[Records to process — start]

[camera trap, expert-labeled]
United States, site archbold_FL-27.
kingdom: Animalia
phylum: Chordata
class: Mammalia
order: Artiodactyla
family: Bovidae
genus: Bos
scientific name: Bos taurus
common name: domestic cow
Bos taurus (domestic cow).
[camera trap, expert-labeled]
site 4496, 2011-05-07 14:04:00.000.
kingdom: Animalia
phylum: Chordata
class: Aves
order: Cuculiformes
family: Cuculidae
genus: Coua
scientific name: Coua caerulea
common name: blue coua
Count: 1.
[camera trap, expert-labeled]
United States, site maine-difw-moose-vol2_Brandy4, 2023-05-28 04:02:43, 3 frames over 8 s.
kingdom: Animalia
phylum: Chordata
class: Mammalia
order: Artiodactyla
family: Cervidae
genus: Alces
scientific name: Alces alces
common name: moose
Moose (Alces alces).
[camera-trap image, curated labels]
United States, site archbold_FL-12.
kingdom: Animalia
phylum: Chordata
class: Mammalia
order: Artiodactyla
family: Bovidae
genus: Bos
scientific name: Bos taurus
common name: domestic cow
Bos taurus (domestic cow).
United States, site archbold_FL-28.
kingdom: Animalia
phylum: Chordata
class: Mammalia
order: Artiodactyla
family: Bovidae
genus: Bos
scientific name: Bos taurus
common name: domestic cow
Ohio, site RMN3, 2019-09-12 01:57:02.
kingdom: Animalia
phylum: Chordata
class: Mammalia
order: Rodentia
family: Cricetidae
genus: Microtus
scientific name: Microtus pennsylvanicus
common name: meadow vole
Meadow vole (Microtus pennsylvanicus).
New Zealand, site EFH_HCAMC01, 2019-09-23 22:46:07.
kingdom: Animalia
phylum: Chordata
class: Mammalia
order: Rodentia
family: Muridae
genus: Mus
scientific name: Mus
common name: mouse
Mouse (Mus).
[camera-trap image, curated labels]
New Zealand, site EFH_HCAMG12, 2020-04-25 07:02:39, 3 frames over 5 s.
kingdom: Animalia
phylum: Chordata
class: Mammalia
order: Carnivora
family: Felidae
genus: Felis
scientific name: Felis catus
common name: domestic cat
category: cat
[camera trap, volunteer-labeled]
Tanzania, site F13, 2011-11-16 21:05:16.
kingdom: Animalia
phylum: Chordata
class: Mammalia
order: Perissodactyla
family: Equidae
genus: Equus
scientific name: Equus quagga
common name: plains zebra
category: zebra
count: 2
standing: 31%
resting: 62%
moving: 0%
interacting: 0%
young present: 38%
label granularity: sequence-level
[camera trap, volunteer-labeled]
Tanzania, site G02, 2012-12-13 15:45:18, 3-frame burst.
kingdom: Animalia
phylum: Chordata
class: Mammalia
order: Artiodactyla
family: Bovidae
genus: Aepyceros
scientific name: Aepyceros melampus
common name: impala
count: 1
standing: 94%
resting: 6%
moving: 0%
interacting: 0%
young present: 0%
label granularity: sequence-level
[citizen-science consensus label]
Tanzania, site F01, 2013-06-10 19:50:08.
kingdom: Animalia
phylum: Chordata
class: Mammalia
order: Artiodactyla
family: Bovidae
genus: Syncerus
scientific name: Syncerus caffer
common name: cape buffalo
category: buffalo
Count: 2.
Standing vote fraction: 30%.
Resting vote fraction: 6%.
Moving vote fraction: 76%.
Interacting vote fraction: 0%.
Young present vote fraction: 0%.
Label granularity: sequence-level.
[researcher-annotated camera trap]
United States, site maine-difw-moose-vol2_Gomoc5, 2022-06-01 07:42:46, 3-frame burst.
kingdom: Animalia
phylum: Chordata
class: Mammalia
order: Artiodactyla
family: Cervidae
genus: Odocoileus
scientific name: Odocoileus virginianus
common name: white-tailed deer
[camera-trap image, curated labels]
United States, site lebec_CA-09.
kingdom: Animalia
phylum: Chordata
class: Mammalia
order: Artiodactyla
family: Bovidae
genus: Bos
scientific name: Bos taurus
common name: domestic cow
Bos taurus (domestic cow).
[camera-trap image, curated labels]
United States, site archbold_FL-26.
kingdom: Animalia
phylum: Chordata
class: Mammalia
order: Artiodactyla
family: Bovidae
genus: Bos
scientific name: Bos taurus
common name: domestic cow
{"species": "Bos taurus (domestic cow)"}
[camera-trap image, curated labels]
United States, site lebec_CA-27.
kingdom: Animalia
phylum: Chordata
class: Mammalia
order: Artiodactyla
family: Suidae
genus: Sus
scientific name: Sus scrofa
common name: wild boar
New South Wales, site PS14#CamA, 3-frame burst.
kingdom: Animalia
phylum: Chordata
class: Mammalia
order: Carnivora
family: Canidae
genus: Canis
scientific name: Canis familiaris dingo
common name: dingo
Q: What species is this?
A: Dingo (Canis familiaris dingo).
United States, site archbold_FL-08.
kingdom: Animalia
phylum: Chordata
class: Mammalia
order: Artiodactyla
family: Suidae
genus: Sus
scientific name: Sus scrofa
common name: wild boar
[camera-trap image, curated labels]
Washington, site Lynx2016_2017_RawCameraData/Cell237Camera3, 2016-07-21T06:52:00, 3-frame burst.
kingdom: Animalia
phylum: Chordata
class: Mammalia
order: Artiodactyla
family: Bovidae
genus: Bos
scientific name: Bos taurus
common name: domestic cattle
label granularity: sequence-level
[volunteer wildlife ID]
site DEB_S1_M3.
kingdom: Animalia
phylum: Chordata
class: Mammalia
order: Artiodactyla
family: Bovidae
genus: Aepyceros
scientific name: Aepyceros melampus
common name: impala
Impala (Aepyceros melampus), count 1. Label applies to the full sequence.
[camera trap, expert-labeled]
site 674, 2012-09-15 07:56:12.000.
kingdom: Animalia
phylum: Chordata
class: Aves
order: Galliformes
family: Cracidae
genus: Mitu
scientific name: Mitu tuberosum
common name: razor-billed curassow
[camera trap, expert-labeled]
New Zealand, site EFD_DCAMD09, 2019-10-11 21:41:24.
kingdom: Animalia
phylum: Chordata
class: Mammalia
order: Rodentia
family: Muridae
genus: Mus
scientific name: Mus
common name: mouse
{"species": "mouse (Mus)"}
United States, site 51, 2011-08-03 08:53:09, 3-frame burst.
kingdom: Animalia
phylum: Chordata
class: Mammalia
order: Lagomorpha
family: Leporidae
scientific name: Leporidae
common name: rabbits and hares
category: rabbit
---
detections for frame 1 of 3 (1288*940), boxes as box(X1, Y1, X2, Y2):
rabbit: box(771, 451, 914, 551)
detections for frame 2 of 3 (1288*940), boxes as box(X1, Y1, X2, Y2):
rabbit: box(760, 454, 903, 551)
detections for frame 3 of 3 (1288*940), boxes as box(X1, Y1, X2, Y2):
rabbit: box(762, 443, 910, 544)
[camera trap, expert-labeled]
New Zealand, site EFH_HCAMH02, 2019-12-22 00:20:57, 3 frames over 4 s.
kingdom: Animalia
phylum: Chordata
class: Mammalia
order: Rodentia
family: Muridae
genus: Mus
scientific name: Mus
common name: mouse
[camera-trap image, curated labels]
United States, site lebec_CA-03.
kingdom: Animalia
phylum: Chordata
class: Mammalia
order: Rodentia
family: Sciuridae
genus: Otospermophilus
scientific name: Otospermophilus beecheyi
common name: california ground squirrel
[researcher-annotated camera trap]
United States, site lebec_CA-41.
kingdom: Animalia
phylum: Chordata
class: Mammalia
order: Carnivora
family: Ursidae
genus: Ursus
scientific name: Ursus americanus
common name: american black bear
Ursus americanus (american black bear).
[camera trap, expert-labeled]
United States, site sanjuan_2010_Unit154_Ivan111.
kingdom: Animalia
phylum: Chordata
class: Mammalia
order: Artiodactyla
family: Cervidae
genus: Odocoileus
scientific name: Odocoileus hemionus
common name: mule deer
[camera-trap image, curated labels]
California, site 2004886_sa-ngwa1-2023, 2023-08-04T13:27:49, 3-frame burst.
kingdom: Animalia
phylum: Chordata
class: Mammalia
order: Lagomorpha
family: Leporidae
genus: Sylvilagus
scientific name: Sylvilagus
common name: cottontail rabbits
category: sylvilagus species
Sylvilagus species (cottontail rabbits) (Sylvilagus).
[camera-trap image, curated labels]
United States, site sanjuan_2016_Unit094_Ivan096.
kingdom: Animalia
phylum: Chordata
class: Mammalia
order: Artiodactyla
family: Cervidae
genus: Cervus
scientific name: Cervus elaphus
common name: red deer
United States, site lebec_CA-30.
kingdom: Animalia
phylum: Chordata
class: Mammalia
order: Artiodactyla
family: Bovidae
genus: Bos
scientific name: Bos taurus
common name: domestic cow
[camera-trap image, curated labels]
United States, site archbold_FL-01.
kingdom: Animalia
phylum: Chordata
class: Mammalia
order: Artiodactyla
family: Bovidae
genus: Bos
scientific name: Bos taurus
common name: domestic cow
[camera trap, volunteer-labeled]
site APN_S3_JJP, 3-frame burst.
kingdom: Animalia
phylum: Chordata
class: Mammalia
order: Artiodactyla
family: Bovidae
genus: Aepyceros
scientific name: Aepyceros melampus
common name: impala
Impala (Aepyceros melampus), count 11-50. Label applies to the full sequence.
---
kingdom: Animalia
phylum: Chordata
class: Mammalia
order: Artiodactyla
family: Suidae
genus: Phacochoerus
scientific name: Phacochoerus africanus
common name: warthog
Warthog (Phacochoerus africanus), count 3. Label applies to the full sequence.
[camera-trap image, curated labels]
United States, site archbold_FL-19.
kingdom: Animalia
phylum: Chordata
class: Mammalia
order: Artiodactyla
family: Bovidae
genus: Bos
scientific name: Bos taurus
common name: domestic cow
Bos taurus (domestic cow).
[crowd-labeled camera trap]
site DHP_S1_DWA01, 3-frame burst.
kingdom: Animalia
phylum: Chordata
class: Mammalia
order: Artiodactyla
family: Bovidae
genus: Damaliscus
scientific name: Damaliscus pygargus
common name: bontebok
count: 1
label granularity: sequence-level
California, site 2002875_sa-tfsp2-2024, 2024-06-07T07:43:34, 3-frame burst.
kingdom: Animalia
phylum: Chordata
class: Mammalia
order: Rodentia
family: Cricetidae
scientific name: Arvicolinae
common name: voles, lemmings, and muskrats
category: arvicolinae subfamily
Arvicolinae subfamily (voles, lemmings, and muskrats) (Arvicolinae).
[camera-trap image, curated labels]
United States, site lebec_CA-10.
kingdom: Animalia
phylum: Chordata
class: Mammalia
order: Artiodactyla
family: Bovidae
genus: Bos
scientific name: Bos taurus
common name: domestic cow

[Records to process — finish]

## Exercise objective
Transcribe only, please, the lines from the first line of the records through the line with "standing: 31%". Both of those lines are included.

## Exercise result
[camera trap, expert-labeled]
United States, site archbold_FL-27.
kingdom: Animalia
phylum: Chordata
class: Mammalia
order: Artiodactyla
family: Bovidae
genus: Bos
scientific name: Bos taurus
common name: domestic cow
Bos taurus (domestic cow).
[camera trap, expert-labeled]
site 4496, 2011-05-07 14:04:00.000.
kingdom: Animalia
phylum: Chordata
class: Aves
order: Cuculiformes
family: Cuculidae
genus: Coua
scientific name: Coua caerulea
common name: blue coua
Count: 1.
[camera trap, expert-labeled]
United States, site maine-difw-moose-vol2_Brandy4, 2023-05-28 04:02:43, 3 frames over 8 s.
kingdom: Animalia
phylum: Chordata
class: Mammalia
order: Artiodactyla
family: Cervidae
genus: Alces
scientific name: Alces alces
common name: moose
Moose (Alces alces).
[camera-trap image, curated labels]
United States, site archbold_FL-12.
kingdom: Animalia
phylum: Chordata
class: Mammalia
order: Artiodactyla
family: Bovidae
genus: Bos
scientific name: Bos taurus
common name: domestic cow
Bos taurus (domestic cow).
United States, site archbold_FL-28.
kingdom: Animalia
phylum: Chordata
class: Mammalia
order: Artiodactyla
family: Bovidae
genus: Bos
scientific name: Bos taurus
common name: domestic cow
Ohio, site RMN3, 2019-09-12 01:57:02.
kingdom: Animalia
phylum: Chordata
class: Mammalia
order: Rodentia
family: Cricetidae
genus: Microtus
scientific name: Microtus pennsylvanicus
common name: meadow vole
Meadow vole (Microtus pennsylvanicus).
New Zealand, site EFH_HCAMC01, 2019-09-23 22:46:07.
kingdom: Animalia
phylum: Chordata
class: Mammalia
order: Rodentia
family: Muridae
genus: Mus
scientific name: Mus
common name: mouse
Mouse (Mus).
[camera-trap image, curated labels]
New Zealand, site EFH_HCAMG12, 2020-04-25 07:02:39, 3 frames over 5 s.
kingdom: Animalia
phylum: Chordata
class: Mammalia
order: Carnivora
family: Felidae
genus: Felis
scientific name: Felis catus
common name: domestic cat
category: cat
[camera trap, volunteer-labeled]
Tanzania, site F13, 2011-11-16 21:05:16.
kingdom: Animalia
phylum: Chordata
class: Mammalia
order: Perissodactyla
family: Equidae
genus: Equus
scientific name: Equus quagga
common name: plains zebra
category: zebra
count: 2
standing: 31%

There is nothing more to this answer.